EXCERPTED TEXT:

Royal Osiris Karaoke Ensemble Provide a Space to Reflect on Digital Connectivity

The artists behind Royal Osiris Karaoke Ensemble, Sean McElroy and Tei Blow, describe their collective as a musical priesthood that explores mythologies of love, desire, and courtship in the digital age. The latest in their iterative Creative Capital Project, The Art of Luv, premieres at Abrons Art Center in New York June 7-24, 2018. As a starting point, the artists created work around a little-viewed “haul” video on YouTube uploaded by an anonymous woman in Georgia. The resulting work, The Art of Luv: Awesome Grotto, provides a site for reflection on the potential of digital connectivity.

We spoke to the Sean McElroy and Tei Blow ahead of the premiere of their project.
Alex—Can you give me the background of The Art of Luv?

Sean—The origin story for this show is that on Labor Day 2013 a woman that we don’t know went out to Starbucks and Kohl’s in Georgia, where she lives, and bought some stuff. She came home and turned on her phone and recorded a “haul” video—a genre of video where people describe what they bought that day. About nine months later, Tei fell down a YouTube wormhole looking at haul videos and found this one. He became fascinated by it, and sent it to me, and I became fascinated by it. We’ve been fascinated by it ever since. At one point the woman took down the video, which eliminated our way of knowing who she is or getting in touch with her, but we had transcribed and recreated it already.

We’ve remade it five times now, I think, with different actresses and we posted those back on the internet so that the video isn’t lost. The show is based on this video and our relationship with it. At the end of the run we’re going to delete the original video we downloaded, so that all that’s left is our remakes and our memories of it.

Alex—What did you find so interesting about this video?

Tei—Our work in general, especially in this series, is about the way we evaluate people based on what their forward-facing identity is. Our first work in this series was about Elliott Roger, a Santa Barbara college student who went to a sorority and tried to shoot everybody. We analyzed his YouTube channel and creative output.

This particular “haul” video tends to elicit a reaction from people: depending on who you are, your identity, what gender you identify with, any of your personal parameters, you will have a reaction to this video. It’s not inflammatory or anything; it’s a normative person in the middle of America buying some very boring clothing.

REQUIRED TASK 1: In the entries, copy out every line word for word, beginning at the line that contains "Which object of" and continuing through the last entry. Omit the pictures from your copy.
The text and the entries have no connection to each other.

Scene question entries:

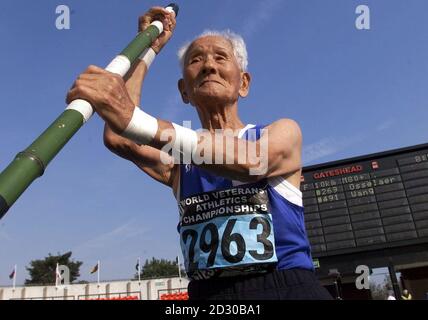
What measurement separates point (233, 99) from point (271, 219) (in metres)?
1.06

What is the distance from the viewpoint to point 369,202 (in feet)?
73.7

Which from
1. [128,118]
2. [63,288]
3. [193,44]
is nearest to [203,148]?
[128,118]

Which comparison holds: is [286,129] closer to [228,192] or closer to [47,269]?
[228,192]

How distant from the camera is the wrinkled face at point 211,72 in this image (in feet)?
9.88

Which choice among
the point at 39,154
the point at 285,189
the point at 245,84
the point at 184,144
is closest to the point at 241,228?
the point at 285,189

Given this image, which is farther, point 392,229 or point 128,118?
point 392,229

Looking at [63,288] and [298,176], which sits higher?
[63,288]

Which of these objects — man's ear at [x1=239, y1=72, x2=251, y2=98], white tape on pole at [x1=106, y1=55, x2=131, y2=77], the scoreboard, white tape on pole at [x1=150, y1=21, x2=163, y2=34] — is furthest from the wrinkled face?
the scoreboard

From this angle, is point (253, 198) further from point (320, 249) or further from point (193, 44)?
point (320, 249)

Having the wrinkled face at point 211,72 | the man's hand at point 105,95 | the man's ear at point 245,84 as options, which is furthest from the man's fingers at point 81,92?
the man's ear at point 245,84

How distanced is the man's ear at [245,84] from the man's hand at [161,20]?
0.78m

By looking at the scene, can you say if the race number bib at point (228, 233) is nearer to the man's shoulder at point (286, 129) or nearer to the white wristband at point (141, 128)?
the man's shoulder at point (286, 129)

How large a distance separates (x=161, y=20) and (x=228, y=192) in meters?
1.80

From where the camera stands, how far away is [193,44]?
329cm
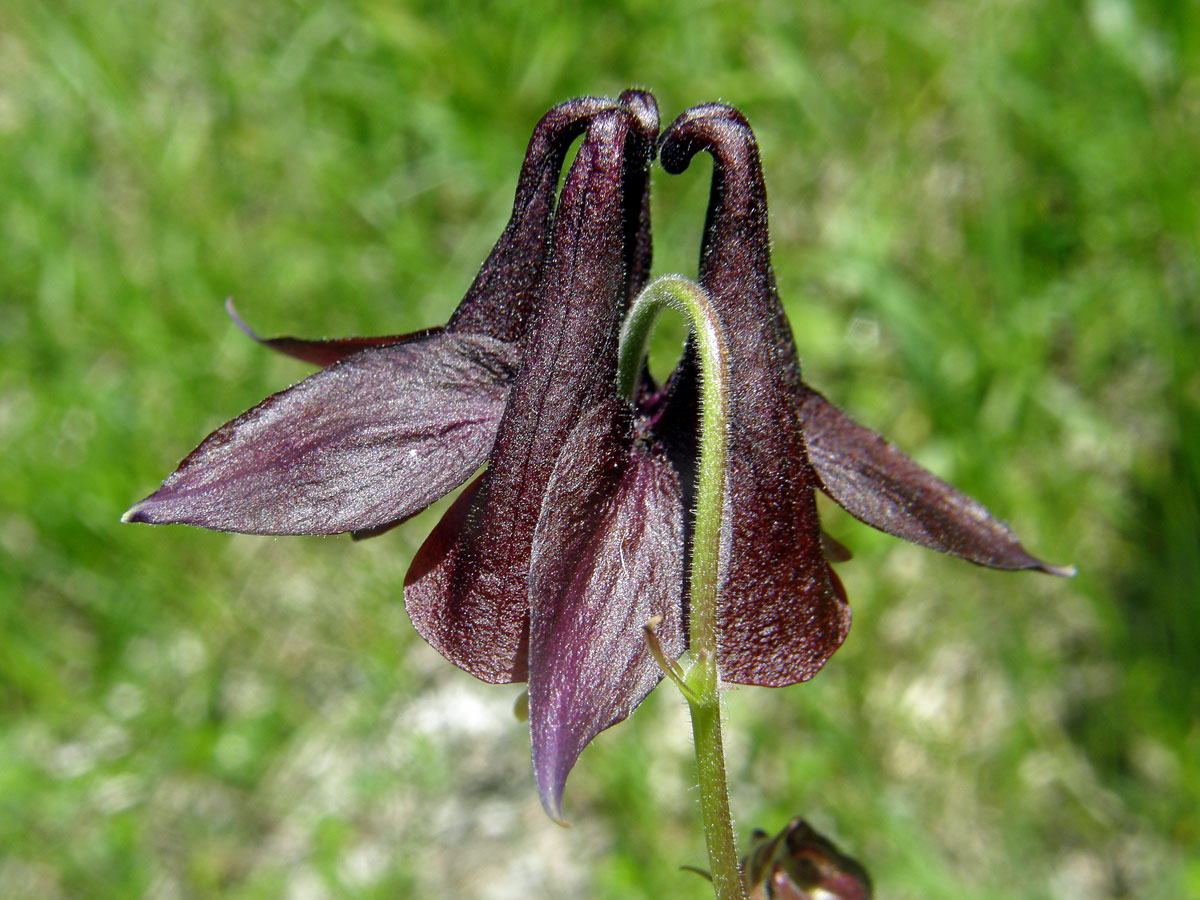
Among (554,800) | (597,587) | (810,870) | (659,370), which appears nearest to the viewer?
(554,800)

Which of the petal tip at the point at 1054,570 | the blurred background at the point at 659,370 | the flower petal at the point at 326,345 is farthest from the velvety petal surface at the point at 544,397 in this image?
the blurred background at the point at 659,370

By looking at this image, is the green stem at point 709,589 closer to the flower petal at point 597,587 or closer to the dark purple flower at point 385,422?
the flower petal at point 597,587

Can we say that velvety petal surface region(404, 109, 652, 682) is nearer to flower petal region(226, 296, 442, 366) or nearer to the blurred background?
flower petal region(226, 296, 442, 366)

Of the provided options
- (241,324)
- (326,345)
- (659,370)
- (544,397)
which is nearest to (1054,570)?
(544,397)

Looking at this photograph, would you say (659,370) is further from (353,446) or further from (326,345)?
(353,446)

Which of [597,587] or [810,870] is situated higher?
[597,587]

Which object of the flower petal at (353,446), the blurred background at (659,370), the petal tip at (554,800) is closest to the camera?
the petal tip at (554,800)
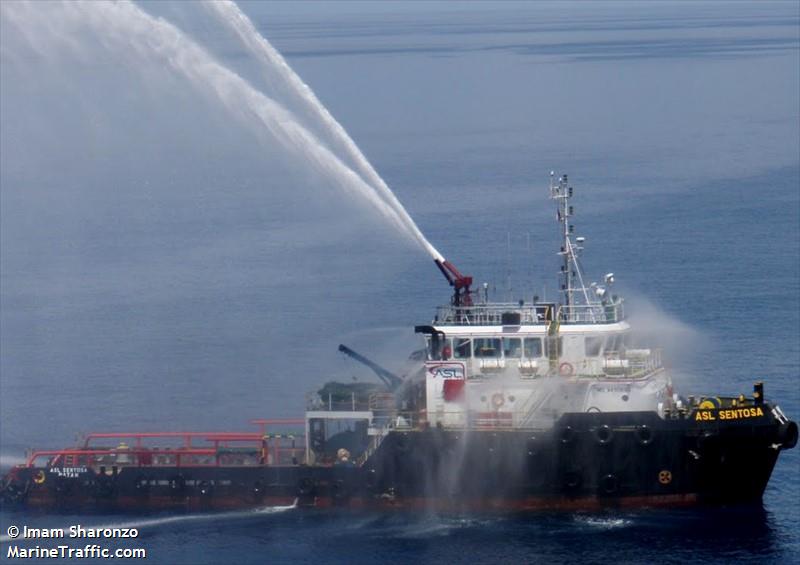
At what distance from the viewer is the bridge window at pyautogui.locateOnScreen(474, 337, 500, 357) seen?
42.1 m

REQUIRED TASK 2: Based on the interview about Royal Osiris Karaoke Ensemble, answer yes or no for each statement and quote the exact words that decide it. (a) The Art of Luv premieres at Abrons Art Center. (b) The woman recorded her video on Memorial Day 2013. (c) The artists plan to keep the original video they downloaded after the run ends.

WRITTEN SOLUTION 1:
Which object of the flower petal at (353,446), the blurred background at (659,370), the petal tip at (554,800) is closest to the camera?
the petal tip at (554,800)
At what distance from the viewer is the bridge window at pyautogui.locateOnScreen(474, 337, 500, 357) seen?
42.1 m

WRITTEN SOLUTION 2:
(a) Yes: "premieres at Abrons Art Center in New York June 7-24, 2018"
(b) No: "on Labor Day 2013 a woman that we don’t know went out to Starbucks and Kohl’s"
(c) No: "At the end of the run we’re going to delete the original video we downloaded"